Zmarł wybitny aktor Wojciech Siemion

Wojciech Siemion miał 82 lata (fot. Ejdzej/wikipedia.org)
PAP / psd

Jeden z najwybitniejszych polskich aktorów teatralnych i filmowych zmarł tragicznie w sobotę. Miał 82 lata.

W czwartek Wojciech Siemion uległ wypadkowi samochodowemu, po którym trafił do szpitala w Sochaczewie - poinformowali PAP organizatorzy Festiwalu Muzyki Filmowej Krzysztofa Komedy, na którym miał wystąpić w piątek.

Wojciech Siemion to jeden z najpopularniejszych polskich aktorów filmowych i teatralnych.

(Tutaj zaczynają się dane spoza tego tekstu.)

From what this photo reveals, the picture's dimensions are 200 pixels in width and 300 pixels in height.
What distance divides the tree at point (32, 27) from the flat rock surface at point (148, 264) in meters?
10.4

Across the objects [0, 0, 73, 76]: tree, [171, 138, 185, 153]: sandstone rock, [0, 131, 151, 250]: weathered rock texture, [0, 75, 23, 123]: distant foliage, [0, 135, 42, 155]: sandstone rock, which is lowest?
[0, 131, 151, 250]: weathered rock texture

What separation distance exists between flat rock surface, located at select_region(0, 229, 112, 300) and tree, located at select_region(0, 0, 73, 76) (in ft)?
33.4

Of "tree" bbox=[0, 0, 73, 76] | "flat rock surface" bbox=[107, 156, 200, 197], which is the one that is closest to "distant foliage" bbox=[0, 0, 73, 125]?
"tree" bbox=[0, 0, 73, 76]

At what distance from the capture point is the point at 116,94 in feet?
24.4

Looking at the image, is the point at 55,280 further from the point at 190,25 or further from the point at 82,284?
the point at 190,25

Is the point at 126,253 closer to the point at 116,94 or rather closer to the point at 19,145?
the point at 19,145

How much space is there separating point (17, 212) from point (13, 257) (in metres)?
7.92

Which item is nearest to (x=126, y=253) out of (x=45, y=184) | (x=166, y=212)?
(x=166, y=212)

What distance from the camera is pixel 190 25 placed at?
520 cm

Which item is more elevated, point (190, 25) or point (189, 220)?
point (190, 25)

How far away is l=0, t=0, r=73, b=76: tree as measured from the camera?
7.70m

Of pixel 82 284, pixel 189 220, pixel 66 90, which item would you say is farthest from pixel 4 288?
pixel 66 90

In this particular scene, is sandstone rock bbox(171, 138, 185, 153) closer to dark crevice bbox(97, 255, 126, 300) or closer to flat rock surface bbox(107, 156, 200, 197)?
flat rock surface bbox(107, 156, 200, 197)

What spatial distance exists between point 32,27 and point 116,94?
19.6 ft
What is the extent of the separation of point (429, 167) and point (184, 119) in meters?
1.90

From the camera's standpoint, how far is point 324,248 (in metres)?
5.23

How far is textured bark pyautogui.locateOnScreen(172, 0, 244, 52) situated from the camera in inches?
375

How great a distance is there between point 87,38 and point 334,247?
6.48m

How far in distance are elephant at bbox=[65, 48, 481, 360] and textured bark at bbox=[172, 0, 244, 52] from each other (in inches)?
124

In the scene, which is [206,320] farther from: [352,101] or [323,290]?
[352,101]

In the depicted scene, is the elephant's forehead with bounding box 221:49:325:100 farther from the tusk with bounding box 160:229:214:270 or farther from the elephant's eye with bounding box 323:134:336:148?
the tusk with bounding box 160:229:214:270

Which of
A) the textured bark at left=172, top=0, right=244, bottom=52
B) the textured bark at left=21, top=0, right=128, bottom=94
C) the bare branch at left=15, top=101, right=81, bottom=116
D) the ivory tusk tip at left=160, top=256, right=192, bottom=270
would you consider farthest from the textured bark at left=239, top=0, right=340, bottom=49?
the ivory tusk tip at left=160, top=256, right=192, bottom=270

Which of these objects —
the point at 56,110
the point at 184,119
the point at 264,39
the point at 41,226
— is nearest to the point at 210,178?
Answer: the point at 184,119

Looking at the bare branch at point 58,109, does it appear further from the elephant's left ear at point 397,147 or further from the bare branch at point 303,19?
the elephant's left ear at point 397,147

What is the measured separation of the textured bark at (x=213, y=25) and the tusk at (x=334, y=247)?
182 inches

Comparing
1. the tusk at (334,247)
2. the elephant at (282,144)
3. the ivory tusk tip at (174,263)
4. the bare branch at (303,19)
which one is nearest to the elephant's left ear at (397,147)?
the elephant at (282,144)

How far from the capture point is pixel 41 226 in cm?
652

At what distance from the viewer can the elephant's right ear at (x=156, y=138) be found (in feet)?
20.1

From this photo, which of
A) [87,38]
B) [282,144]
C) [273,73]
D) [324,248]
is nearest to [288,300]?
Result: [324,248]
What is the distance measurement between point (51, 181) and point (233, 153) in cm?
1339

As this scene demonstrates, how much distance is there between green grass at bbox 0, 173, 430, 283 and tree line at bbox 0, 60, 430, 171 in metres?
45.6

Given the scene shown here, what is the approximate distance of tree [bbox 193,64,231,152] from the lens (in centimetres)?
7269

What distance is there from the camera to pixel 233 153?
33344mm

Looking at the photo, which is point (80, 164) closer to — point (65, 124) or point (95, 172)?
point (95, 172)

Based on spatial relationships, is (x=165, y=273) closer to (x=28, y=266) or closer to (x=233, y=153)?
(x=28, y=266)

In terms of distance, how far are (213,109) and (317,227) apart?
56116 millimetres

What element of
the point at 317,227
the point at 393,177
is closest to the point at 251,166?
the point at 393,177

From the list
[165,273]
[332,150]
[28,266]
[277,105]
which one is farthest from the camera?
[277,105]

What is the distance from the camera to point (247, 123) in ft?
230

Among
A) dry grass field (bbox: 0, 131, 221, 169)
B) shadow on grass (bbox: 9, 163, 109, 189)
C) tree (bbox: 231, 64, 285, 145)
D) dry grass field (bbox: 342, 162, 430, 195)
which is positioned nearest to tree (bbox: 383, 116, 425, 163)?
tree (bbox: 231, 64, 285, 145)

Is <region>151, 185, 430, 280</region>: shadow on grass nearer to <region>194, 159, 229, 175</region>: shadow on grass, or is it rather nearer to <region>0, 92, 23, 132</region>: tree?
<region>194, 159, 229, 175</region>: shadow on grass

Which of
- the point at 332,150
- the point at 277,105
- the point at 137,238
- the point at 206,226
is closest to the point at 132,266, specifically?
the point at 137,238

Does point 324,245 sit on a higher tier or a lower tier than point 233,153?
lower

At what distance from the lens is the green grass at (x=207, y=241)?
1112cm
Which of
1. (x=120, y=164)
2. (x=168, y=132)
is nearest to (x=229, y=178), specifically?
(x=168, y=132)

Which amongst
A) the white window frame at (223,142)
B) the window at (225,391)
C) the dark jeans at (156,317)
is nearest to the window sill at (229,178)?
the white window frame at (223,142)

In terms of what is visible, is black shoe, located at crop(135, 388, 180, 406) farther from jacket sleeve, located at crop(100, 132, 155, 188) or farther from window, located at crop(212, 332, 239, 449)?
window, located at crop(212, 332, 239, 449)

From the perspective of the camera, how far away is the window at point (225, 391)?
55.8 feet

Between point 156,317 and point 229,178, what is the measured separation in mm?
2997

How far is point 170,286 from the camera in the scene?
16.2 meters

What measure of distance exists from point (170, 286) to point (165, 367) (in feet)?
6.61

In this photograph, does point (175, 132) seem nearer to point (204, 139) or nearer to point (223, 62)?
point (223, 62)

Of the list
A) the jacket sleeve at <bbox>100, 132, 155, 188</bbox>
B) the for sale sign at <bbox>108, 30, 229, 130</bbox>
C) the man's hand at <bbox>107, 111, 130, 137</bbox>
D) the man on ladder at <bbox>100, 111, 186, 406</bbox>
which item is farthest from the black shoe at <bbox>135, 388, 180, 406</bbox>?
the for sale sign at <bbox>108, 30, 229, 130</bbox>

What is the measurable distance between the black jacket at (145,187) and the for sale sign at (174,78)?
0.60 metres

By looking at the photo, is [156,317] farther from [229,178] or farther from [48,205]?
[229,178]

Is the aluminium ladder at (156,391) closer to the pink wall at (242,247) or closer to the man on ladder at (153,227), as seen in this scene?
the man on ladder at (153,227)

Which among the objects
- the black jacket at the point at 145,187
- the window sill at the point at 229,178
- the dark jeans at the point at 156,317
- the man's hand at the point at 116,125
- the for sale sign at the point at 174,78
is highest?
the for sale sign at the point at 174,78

Urodził się 30 lipca 1928 r. w miejscowości Krzczonów koło Lublina. Jego ojciec był nauczycielem wiejskim. "We wsi był teatr, który dzisiaj nazwano by ludowym, poza tym na co dzień śpiewano pieśni. Moja babcia też śpiewała" - opowiadał Siemion w jednym z wywiadów ("Przegląd", 2003).

DEON.PL POLECA

"Jeżeli myślę o Krzczonowie - wspominał w innym - to natychmiast wyświetla mi się z fotograficzną dokładnością nasz stary dom rodzinny, i stawy przy tym domu, i dziadkowa łódź, którą wypływaliśmy na połów, i bardzo piękne stare drzewa, o których wiem, że ich już tam nie ma, ale są w mojej wyobraźni. Pamiętam doskonale sąsiadów. I Józka, co grał na trąbce, i Józka Krzysiaka, który prowadził pięknie melodię na skrzypcach, i Mietka Robaka, znakomitego bębnistę" ("Kurier Lubelski", 2008).

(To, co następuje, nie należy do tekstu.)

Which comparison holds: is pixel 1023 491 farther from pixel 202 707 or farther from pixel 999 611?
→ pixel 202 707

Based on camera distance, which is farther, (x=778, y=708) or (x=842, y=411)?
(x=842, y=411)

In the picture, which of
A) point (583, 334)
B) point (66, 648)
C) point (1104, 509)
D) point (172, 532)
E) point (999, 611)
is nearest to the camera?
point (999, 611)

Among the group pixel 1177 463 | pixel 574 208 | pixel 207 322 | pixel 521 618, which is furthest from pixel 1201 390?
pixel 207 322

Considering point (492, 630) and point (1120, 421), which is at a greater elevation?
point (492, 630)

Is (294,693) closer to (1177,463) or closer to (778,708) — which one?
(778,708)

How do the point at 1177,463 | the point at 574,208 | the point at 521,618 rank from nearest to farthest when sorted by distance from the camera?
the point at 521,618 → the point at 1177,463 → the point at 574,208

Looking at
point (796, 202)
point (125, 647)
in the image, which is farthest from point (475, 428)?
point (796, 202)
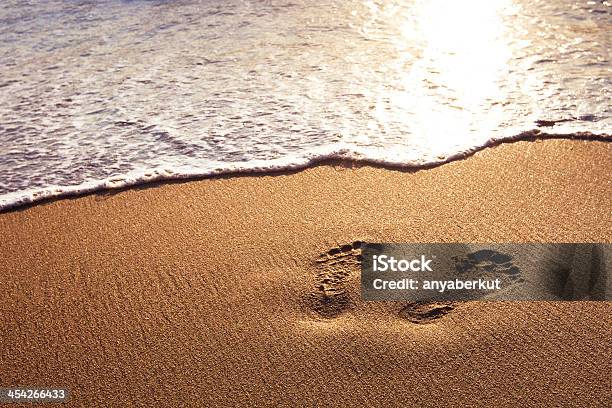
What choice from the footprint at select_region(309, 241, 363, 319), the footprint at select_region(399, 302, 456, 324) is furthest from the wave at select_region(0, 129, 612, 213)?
the footprint at select_region(399, 302, 456, 324)

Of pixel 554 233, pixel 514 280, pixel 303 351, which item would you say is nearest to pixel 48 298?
pixel 303 351

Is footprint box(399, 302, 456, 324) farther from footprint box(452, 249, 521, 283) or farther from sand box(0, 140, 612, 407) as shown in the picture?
footprint box(452, 249, 521, 283)

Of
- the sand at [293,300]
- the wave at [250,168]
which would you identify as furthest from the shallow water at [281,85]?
the sand at [293,300]

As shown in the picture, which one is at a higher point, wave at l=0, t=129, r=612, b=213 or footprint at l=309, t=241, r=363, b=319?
wave at l=0, t=129, r=612, b=213

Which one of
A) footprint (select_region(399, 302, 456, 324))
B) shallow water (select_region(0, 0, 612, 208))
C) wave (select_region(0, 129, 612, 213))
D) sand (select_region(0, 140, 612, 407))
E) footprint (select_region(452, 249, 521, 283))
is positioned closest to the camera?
sand (select_region(0, 140, 612, 407))

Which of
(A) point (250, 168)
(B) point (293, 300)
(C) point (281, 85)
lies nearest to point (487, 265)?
(B) point (293, 300)

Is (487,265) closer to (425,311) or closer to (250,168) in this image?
(425,311)

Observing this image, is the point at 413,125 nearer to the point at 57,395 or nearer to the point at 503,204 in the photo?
the point at 503,204

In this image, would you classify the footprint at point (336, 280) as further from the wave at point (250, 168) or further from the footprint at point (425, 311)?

"Moje chłopskie pochodzenie nigdy nie było dla mnie powodem do wstydu. Co prawda w rodzinie krążyły opowieści, że jesteśmy potomkami książąt porwanych z Pskowa, ale fakty jednoznacznie wskazują na chłopstwo" - podkreślał Siemion ("Wprost", 2005).

Zanim został aktorem, pracował m.in. jako lustrator w Izbie Skarbowej. Jako aktor teatralny zadebiutował w 1946 r. w "Krakowiakach i góralach" Wojciecha Bogusławskiego na scenie Teatru Miejskiego w Kaliszu. W 1951 r. ukończył studia w warszawskiej PWST.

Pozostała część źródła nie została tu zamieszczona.